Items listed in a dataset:
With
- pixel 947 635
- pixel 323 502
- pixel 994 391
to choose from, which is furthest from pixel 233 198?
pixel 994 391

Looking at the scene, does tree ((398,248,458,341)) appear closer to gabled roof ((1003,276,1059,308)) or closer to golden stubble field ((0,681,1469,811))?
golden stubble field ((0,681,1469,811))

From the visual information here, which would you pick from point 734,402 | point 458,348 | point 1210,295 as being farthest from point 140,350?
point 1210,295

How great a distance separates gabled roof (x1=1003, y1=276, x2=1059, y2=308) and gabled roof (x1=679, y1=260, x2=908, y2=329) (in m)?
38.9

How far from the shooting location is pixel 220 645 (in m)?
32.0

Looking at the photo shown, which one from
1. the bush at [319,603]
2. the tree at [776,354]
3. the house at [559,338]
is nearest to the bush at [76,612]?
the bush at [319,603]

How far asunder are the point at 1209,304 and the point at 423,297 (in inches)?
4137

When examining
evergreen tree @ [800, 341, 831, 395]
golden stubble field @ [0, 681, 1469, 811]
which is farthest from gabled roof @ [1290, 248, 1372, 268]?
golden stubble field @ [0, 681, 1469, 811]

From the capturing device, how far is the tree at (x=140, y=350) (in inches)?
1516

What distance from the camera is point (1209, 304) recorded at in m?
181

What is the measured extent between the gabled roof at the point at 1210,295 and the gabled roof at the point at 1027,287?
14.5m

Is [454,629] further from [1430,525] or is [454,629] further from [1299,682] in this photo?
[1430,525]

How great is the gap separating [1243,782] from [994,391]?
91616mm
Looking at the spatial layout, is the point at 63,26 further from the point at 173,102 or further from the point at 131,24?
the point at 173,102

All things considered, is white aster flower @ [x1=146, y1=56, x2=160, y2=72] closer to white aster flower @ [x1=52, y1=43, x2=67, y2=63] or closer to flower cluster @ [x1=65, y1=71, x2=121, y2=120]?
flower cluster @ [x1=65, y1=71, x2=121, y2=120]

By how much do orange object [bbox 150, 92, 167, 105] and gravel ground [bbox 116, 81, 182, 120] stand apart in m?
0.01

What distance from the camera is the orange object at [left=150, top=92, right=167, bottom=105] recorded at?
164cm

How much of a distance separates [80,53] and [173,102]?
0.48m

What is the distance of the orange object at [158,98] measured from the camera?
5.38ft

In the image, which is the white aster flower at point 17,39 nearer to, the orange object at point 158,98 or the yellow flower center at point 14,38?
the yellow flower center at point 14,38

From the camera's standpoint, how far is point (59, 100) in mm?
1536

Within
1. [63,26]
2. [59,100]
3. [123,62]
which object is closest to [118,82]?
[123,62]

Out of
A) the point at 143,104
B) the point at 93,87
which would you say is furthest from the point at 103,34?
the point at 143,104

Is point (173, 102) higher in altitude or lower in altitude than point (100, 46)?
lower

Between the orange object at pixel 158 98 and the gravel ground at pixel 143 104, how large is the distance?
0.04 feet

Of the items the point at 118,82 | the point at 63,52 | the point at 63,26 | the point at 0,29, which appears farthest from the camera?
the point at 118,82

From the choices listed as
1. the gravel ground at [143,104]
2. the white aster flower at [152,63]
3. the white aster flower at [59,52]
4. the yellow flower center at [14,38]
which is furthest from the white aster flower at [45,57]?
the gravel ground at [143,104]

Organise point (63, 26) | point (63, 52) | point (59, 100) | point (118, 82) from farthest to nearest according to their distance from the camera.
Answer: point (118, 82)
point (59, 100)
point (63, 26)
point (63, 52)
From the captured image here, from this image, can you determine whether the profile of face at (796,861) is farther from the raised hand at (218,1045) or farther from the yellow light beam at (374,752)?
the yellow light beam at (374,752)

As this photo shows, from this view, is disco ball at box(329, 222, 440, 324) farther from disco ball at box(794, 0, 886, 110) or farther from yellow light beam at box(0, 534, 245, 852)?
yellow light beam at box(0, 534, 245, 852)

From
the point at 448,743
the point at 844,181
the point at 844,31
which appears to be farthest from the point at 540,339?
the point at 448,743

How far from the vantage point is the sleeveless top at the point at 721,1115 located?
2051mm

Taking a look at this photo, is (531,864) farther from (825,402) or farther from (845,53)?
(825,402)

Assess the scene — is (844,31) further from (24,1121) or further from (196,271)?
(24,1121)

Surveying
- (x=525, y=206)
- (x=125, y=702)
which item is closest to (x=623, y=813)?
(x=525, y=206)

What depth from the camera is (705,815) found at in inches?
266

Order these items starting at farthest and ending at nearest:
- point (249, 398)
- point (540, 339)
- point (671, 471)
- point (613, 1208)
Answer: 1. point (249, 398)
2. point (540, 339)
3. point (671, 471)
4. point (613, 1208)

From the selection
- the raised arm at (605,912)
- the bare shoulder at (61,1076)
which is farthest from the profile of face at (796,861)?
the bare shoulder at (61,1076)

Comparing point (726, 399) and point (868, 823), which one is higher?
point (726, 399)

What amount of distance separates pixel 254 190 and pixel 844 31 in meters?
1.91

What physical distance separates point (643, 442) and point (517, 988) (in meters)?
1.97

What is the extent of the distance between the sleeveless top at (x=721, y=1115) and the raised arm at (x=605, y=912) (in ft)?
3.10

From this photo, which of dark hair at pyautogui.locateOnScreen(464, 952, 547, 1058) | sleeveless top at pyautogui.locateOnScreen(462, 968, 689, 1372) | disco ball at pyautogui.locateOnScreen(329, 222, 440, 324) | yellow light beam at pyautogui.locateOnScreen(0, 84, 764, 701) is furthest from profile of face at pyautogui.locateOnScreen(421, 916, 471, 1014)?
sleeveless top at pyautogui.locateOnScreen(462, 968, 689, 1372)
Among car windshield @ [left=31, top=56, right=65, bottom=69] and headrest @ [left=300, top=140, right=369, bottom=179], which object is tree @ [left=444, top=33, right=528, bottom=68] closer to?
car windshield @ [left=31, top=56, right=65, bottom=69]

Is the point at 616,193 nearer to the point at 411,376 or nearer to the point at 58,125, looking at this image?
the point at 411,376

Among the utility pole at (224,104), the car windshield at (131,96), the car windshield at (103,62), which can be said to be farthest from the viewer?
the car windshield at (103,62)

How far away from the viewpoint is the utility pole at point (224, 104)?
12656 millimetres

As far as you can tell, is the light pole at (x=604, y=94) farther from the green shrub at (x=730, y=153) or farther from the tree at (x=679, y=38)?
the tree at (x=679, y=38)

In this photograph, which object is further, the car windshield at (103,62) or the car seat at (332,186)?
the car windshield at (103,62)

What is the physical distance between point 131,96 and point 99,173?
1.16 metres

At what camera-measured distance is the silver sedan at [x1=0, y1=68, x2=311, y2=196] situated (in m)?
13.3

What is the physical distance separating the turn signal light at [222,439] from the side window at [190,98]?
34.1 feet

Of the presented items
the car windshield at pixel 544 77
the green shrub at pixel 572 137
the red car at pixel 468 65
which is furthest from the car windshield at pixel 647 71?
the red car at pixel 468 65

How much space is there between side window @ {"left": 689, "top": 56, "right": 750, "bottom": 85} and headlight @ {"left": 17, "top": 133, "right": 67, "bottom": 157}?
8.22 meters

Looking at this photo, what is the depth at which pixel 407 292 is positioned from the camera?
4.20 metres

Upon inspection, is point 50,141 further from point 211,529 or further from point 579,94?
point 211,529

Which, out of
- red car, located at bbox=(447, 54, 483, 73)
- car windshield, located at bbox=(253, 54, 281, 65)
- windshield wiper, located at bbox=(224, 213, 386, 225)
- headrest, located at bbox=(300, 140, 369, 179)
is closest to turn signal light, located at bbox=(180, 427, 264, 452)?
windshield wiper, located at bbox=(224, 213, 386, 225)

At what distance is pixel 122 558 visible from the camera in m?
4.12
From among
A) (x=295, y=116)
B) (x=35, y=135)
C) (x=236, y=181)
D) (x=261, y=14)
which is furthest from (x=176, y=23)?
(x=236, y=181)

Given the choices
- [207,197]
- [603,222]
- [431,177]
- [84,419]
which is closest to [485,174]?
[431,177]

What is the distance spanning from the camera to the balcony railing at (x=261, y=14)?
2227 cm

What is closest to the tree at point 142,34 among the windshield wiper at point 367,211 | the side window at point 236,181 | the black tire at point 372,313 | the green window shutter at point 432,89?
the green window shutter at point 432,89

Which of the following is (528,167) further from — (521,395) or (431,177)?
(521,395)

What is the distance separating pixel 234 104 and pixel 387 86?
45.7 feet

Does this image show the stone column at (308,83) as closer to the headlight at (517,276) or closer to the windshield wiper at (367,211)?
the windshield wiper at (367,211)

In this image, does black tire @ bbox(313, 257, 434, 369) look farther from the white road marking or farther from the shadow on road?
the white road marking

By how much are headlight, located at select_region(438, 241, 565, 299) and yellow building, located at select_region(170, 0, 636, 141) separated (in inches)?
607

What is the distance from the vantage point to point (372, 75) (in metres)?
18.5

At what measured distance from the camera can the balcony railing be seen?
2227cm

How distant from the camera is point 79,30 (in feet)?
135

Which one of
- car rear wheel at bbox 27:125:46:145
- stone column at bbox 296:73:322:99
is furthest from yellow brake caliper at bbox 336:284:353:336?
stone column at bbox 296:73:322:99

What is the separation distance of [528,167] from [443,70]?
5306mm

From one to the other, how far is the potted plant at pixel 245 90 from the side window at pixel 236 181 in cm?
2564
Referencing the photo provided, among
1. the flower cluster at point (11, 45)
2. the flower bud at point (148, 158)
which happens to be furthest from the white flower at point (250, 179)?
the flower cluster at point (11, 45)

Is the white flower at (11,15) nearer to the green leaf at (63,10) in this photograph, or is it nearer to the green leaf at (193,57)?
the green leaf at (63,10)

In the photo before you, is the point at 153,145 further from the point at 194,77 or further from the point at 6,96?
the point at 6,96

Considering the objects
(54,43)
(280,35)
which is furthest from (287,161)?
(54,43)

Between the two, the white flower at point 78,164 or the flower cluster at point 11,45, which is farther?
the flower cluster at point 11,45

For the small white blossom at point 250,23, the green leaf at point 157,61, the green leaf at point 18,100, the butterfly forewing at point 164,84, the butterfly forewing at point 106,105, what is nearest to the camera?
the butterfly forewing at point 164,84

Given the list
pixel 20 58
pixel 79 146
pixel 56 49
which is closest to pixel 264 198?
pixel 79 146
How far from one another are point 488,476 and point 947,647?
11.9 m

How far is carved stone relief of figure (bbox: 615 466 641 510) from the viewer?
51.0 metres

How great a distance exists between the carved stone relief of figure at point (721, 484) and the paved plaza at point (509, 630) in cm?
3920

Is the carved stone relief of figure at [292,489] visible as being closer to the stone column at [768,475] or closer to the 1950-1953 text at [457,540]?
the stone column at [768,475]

TASK OBJECTIVE: Quote every line from the line containing "In the photo" through the closing line of the listing, including both.

TASK SOLUTION:
In the photo before you, is the point at 153,145 further from the point at 194,77 or further from the point at 6,96?
the point at 6,96

Considering the objects
(54,43)
(280,35)
which is furthest from (287,161)?
(54,43)

Between the two, the white flower at point 78,164 or the flower cluster at point 11,45, which is farther?
the flower cluster at point 11,45

For the small white blossom at point 250,23, the green leaf at point 157,61, the green leaf at point 18,100, the butterfly forewing at point 164,84, the butterfly forewing at point 106,105, what is nearest to the camera?
the butterfly forewing at point 164,84

Given the list
pixel 20 58
pixel 79 146
pixel 56 49
which is closest to pixel 264 198?
pixel 79 146
How far from one another are point 488,476 and point 947,647?
11.9 m

How far is carved stone relief of figure (bbox: 615 466 641 510) from the viewer?
51.0 metres

How great a distance exists between the carved stone relief of figure at point (721, 484) and the paved plaza at point (509, 630) in cm?
3920

Is the carved stone relief of figure at [292,489] visible as being closer to the stone column at [768,475] or closer to the 1950-1953 text at [457,540]?
the stone column at [768,475]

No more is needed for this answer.